▶ **Text shown**:

• • • • •

The Therminator™ is the fastest way to chill your wort to yeast pitching temperature and get your fermentation off to a quick, bacteria-free start.
- All 316 stainless steel plates and fittings.
- Chill like the pro's - Identical to commercial brewery chillers.
- Brazed together with pure copper in an oxygen free furnace- no potential leaks like a gasketed unit.
- Chill 10 gal in 5 min to 68oF using 58oF cooling water at 5 gpm.
- Great for southern climates. (see notes on "Performance" page)
- Ultra compact (7.5" W, 4" D, 3" H)
- Super low restriction - ideal for gravity feed.
- Easy to clean and sanitize - small enough to boil.
- Garden hose thread connections on water side - no extra adapters to buy.
- 1/2" male NPT fittings on wort side mates up with virtually all common hose connector types. Easier to sanitize than female fittings.
- Saves water - lowest water consumption on the market.
- Comes with heavy gauge stainless mounting bracket.
How to use this graph:
This graph is used to predict the gallons per minute (gpm) of wort you'll be able to chill from boiling down to 68oF (ideal fermentation start temp) using water from your garden hose as the cooling media.
1) Measure the cooling water flow rate in your brewery using a bucket of known volume and a stop-watch (gal/min). Then measure the cooling water temperature using an accurate thermometer.
2) Choose either the blue (5.0 gpm), cyan (3.0 gpm), or green (2.0 gpm) line that best matches your cooling water flow rate. If your flow lies between these lines, it is acceptable to interpolate between them.
3) Go to the point on the Y axis labeled "Cooling Water Temp (F)" to your cooling water temperature measured in step (1).
4) Draw a horizontal line to intersect the cooling water flow rate line you selected previously (Blue, Cyan or Green) in step (2)
5) Draw a vertical line at the intersection point down to the X axis labeled "Wort Flow (gpm) and read the wort chill flow rate you'll get at your brewery!
Example: If you have 58F cooling water and 5 GPM of flow, draw a horizontal line (see dark line in graph above) at 58F over to the blue line. Draw a vertical line (see dark line in graph above) from the intersection point down to the X-axis and read 2.0 GPM.

• • • • •

▶ **Source material**:
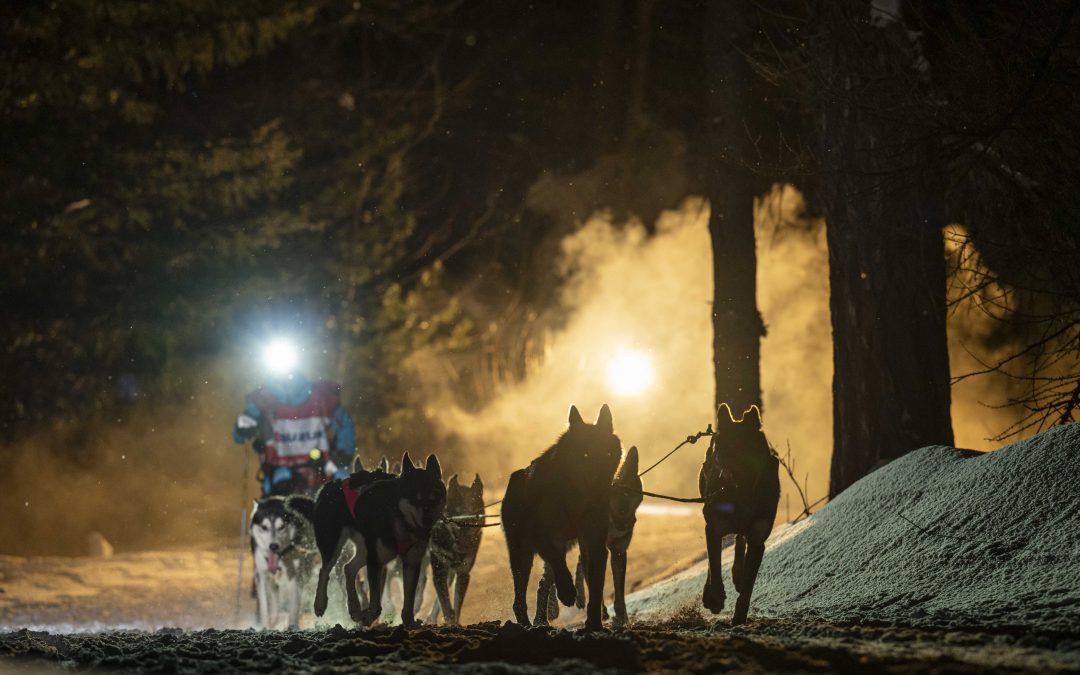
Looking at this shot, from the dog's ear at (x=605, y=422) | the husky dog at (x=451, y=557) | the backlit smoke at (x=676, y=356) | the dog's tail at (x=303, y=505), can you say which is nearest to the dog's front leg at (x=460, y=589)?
the husky dog at (x=451, y=557)

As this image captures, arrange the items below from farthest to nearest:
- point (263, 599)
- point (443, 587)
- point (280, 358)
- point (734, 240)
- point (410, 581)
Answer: point (734, 240), point (280, 358), point (263, 599), point (443, 587), point (410, 581)

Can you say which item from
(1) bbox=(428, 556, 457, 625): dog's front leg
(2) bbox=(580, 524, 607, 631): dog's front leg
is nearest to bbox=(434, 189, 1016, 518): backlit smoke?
(1) bbox=(428, 556, 457, 625): dog's front leg

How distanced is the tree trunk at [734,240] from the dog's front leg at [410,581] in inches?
330

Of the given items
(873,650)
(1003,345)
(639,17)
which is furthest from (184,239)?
(873,650)

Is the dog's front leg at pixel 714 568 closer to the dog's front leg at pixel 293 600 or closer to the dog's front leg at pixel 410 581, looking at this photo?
the dog's front leg at pixel 410 581

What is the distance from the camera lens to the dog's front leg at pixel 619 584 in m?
9.65

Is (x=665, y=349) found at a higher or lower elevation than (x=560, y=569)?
higher

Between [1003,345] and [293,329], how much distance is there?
52.4 feet

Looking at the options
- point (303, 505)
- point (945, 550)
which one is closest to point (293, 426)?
point (303, 505)

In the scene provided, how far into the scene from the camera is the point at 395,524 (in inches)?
368

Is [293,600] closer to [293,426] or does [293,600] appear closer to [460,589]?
[460,589]

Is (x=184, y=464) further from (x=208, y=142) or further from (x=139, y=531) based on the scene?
(x=208, y=142)

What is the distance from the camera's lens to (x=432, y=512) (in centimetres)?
927

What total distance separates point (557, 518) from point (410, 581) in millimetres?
1616
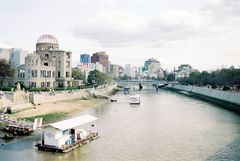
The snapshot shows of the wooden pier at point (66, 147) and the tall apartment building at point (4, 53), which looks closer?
the wooden pier at point (66, 147)

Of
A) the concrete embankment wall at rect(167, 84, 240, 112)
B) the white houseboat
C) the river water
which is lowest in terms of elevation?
the river water

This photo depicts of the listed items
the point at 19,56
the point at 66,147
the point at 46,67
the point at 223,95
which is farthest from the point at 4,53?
the point at 66,147

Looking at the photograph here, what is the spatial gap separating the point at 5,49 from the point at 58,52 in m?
62.7

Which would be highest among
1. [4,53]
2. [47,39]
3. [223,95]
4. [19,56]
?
[47,39]

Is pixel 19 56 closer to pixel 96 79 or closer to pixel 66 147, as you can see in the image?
pixel 96 79

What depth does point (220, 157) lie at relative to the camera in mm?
39000

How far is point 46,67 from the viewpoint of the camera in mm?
106562

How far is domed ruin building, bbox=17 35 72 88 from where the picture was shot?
100750mm

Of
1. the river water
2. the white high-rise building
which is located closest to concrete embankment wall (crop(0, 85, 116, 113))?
the river water

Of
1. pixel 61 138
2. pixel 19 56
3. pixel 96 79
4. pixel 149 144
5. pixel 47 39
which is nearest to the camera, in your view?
pixel 61 138

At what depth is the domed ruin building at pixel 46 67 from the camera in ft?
331

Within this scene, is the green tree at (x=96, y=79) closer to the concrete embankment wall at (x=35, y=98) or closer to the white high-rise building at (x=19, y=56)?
the white high-rise building at (x=19, y=56)

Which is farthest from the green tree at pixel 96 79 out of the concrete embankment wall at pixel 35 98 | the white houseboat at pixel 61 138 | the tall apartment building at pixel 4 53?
the white houseboat at pixel 61 138

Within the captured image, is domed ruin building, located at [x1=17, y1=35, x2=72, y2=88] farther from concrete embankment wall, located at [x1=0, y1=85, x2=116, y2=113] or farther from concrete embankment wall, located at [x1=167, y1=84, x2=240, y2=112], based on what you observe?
concrete embankment wall, located at [x1=167, y1=84, x2=240, y2=112]
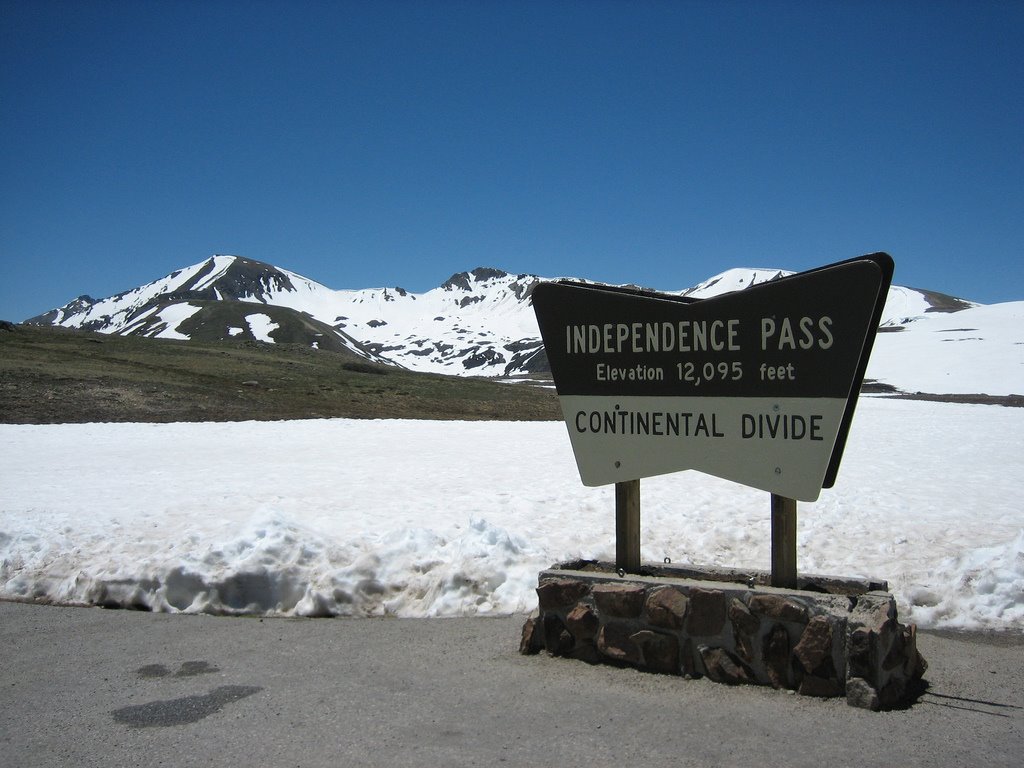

• • • • •

▶ **What you need to do**:
Answer these from the Therminator text.
(a) What type of stainless steel are the plates and fittings made of?
(b) What kind of connections does the water side have?
(c) In the worked example with 58F cooling water at 5 GPM, what wort flow rate is read off the X-axis?

▶ **Your response**:
(a) 316 stainless steel.
(b) Garden hose thread connections.
(c) 2.0 GPM.